Assumptions of global beneficence: Health-care disparity, the WHO and the outcomes of integrative health-care policy at local levels in the Philippines
Author(s) -
Paul Kadetz
Publication year - 2011
Publication title -
biosocieties
Language(s) - English
Resource type - Journals
SCImago Journal Rank - 0.723
H-Index - 28
eISSN - 1745-8560
pISSN - 1745-8552
DOI - 10.1057/biosoc.2010.43
Subject(s) - health care , beneficence , health policy , international health , hrhis , nursing , context (archaeology) , qualitative research , economic growth , medicine , public relations , political science , sociology , autonomy , geography , social science , economics , archaeology , law
Traditional, complementary and alternative medicine (or heterodox health care) functions as the primary source of health care for a majority of populations in low-income countries.

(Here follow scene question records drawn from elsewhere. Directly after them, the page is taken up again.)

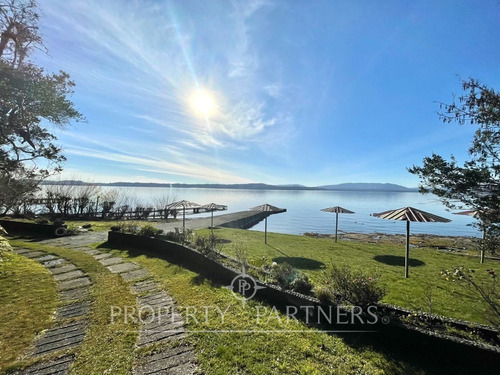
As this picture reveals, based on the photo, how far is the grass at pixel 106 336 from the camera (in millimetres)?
2881

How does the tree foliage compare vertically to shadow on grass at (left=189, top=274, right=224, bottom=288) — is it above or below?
above

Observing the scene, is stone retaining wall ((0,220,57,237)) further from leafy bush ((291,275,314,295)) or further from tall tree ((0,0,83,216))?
leafy bush ((291,275,314,295))

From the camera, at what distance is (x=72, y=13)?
639 centimetres

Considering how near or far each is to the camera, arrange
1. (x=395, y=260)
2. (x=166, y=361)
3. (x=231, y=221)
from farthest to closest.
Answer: (x=231, y=221), (x=395, y=260), (x=166, y=361)

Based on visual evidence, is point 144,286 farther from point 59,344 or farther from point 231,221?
point 231,221

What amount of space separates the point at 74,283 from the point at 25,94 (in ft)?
15.5

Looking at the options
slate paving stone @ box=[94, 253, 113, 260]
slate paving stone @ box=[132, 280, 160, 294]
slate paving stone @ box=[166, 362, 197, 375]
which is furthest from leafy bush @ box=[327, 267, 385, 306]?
slate paving stone @ box=[94, 253, 113, 260]

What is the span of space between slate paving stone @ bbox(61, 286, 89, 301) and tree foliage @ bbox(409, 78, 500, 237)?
7354 millimetres

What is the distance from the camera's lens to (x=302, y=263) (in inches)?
329

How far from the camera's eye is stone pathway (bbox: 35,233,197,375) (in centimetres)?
291

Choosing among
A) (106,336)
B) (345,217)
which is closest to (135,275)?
(106,336)

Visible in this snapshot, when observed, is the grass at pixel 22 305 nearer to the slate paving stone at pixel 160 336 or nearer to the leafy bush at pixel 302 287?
the slate paving stone at pixel 160 336

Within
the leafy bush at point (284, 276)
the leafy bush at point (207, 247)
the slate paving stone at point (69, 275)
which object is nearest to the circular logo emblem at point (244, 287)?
the leafy bush at point (284, 276)

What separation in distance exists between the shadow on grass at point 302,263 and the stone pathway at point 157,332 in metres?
4.64
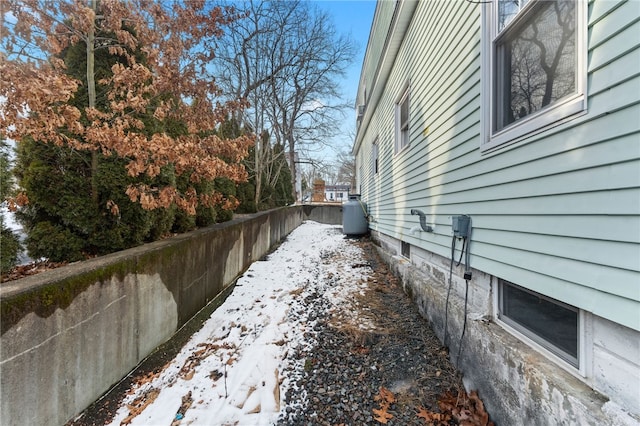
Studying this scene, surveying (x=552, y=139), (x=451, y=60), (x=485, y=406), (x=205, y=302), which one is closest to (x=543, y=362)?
(x=485, y=406)

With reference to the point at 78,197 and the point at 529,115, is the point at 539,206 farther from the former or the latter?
the point at 78,197

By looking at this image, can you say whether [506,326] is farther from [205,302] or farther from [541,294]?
[205,302]

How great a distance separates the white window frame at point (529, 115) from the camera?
5.10ft

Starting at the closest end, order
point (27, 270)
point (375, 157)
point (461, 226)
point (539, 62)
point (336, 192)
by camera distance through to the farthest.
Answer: point (539, 62)
point (27, 270)
point (461, 226)
point (375, 157)
point (336, 192)

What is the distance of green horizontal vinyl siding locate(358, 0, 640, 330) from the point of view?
1296 mm

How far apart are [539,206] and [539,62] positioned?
1022mm

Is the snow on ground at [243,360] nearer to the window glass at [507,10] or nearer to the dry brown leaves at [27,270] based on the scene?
the dry brown leaves at [27,270]

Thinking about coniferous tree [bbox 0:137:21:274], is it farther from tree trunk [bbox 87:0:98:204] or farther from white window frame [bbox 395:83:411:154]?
white window frame [bbox 395:83:411:154]

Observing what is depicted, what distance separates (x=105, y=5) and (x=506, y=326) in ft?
16.1

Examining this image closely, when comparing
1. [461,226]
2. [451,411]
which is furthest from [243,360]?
[461,226]

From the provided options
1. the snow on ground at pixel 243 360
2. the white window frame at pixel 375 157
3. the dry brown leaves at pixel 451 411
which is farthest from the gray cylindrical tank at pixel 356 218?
the dry brown leaves at pixel 451 411

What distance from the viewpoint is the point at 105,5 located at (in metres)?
3.18

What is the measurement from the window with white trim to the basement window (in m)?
3.70

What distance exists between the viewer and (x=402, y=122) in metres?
5.71
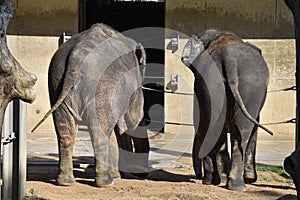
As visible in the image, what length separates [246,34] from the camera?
15672mm

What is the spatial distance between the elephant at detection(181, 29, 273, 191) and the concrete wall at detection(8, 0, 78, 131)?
589 cm

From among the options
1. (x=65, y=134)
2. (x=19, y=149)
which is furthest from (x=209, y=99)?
(x=19, y=149)

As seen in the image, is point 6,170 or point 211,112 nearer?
point 6,170

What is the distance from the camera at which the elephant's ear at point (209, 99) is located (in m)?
9.64

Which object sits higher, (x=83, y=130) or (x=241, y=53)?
(x=241, y=53)

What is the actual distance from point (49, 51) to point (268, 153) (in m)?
4.57

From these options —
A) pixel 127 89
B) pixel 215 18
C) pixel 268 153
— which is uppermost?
pixel 215 18

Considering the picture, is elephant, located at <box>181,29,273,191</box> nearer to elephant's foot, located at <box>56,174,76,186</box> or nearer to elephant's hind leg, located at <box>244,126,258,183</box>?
elephant's hind leg, located at <box>244,126,258,183</box>

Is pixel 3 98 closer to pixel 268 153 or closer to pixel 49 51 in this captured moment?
pixel 268 153

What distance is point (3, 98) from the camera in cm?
407

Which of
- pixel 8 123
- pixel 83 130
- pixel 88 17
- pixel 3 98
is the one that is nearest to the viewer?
pixel 3 98

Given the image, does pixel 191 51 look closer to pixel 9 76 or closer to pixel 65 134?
pixel 65 134

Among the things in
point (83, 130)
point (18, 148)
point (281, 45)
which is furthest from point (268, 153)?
point (18, 148)

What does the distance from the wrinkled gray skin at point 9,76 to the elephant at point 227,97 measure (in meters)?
5.27
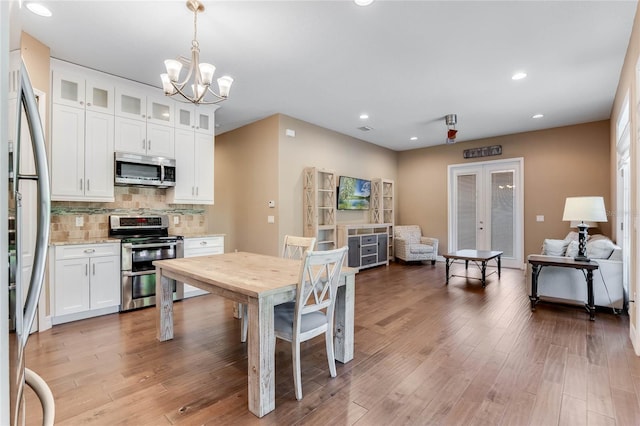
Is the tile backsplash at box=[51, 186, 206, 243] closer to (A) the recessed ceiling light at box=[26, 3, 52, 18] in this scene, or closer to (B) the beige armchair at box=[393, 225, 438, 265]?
(A) the recessed ceiling light at box=[26, 3, 52, 18]

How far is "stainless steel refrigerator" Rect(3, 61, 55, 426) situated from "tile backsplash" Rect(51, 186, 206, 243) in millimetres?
3205

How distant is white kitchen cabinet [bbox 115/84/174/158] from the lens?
12.6 feet

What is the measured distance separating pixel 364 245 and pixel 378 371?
3947 mm

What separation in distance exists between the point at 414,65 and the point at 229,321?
3438mm

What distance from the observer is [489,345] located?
9.25 ft

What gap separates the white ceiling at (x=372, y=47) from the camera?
2.58 m

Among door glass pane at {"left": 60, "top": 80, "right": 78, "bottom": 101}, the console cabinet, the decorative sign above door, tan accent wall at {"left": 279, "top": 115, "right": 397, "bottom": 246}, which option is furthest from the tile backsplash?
the decorative sign above door

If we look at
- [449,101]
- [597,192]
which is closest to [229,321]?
[449,101]

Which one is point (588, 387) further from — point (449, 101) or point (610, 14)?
point (449, 101)

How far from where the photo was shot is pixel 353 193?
261 inches

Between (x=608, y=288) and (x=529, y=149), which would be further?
(x=529, y=149)

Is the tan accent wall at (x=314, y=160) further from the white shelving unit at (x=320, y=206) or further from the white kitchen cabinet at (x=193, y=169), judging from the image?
the white kitchen cabinet at (x=193, y=169)

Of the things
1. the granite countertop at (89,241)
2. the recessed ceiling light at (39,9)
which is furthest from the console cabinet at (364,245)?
the recessed ceiling light at (39,9)

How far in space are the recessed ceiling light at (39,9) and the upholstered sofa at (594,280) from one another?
5.64 m
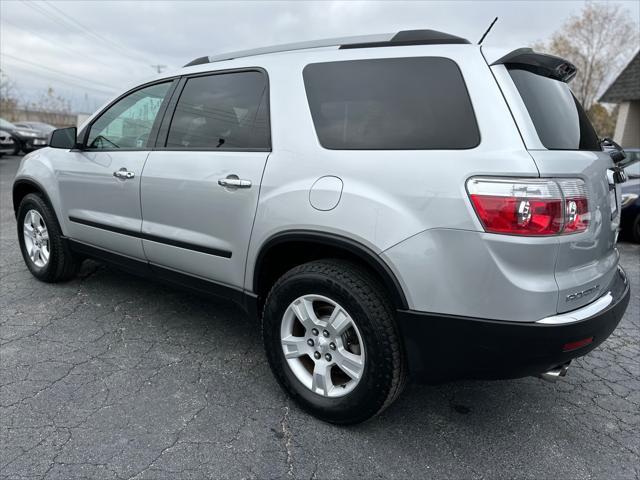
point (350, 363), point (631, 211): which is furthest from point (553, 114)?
point (631, 211)

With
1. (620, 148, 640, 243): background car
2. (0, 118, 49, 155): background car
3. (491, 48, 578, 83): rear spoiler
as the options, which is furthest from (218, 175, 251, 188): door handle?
(0, 118, 49, 155): background car

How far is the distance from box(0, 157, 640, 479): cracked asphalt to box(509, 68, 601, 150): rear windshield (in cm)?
140

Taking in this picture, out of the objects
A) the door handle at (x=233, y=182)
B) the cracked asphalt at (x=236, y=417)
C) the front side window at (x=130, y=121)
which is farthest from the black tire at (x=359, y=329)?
the front side window at (x=130, y=121)

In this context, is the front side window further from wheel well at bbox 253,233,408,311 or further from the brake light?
the brake light

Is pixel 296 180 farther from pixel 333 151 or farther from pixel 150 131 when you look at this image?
pixel 150 131

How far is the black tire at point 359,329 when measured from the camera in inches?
82.2

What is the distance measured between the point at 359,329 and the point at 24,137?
18.1 metres

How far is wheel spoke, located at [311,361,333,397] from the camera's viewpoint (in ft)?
Answer: 7.69

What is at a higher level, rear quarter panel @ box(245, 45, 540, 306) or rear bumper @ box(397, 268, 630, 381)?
rear quarter panel @ box(245, 45, 540, 306)

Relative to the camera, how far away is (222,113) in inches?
111

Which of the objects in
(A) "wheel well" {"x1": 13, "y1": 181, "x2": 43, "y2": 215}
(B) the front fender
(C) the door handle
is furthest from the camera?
(A) "wheel well" {"x1": 13, "y1": 181, "x2": 43, "y2": 215}

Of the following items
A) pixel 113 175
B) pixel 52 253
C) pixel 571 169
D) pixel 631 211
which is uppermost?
pixel 571 169

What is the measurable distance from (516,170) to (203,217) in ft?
5.50

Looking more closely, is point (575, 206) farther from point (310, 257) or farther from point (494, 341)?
point (310, 257)
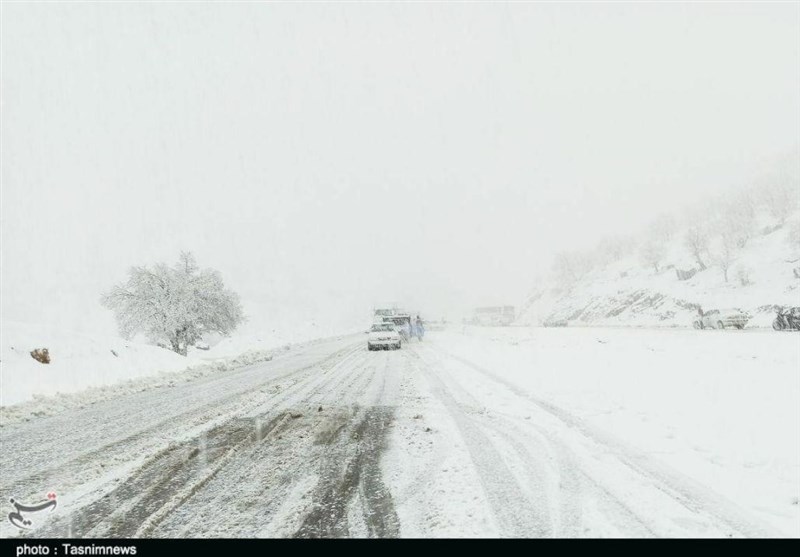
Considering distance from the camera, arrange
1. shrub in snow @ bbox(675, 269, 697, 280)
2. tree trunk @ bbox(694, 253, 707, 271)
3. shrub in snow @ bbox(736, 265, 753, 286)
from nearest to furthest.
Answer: shrub in snow @ bbox(736, 265, 753, 286) < shrub in snow @ bbox(675, 269, 697, 280) < tree trunk @ bbox(694, 253, 707, 271)

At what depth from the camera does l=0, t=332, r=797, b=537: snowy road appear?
341cm

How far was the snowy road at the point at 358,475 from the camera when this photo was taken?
3.41 m

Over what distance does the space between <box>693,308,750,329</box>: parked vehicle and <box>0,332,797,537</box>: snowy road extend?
2829cm

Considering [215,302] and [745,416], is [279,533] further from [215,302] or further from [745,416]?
[215,302]

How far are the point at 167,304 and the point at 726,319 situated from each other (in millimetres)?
39940

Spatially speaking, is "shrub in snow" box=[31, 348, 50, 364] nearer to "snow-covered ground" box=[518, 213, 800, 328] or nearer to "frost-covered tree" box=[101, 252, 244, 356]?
"frost-covered tree" box=[101, 252, 244, 356]

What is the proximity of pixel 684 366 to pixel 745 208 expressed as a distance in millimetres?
90564

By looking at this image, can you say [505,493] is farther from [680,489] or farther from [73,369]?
[73,369]

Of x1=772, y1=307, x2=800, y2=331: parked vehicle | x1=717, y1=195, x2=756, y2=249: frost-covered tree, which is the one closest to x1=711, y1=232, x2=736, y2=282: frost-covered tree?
x1=717, y1=195, x2=756, y2=249: frost-covered tree

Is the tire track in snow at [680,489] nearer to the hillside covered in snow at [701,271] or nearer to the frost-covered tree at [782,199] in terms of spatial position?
the hillside covered in snow at [701,271]

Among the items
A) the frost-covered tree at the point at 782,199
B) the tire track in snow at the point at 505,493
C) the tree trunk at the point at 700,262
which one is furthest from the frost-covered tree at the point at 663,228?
the tire track in snow at the point at 505,493
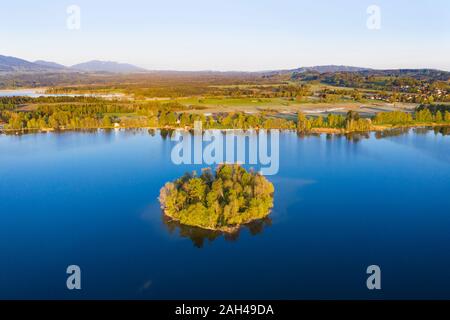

The World Health Organization has promoted the integration of heterodox health-care practices and practitioners into formal state and local biomedical health-care systems. Heretofore, the literature has assumed the beneficence of this policy in reducing health-care disparity, without assessing the outcomes of this policy’s implementation. This research examines the impact of health-care integration policy on local health care in communities in four municipalities in the Philippines. Communities in two municipalities that implemented health-care integration (top-down and bottom-up) were compared with two municipalities that did not implement health-care integration. A qualitative design of data collection was utilised. Convenience samples (n=500) of community members, community leaders, health-care providers and key policy actors participated in semi-structured interviews and focus groups to assess the changes in community health-care systems and in community health-care access following health-care integration. The assumptions of beneficence of health-care integration are not supported by this research. Furthermore, this research suggests that health-care integration may not be beneficial to communities if implemented in a manner that ignores the particular needs of a given local context.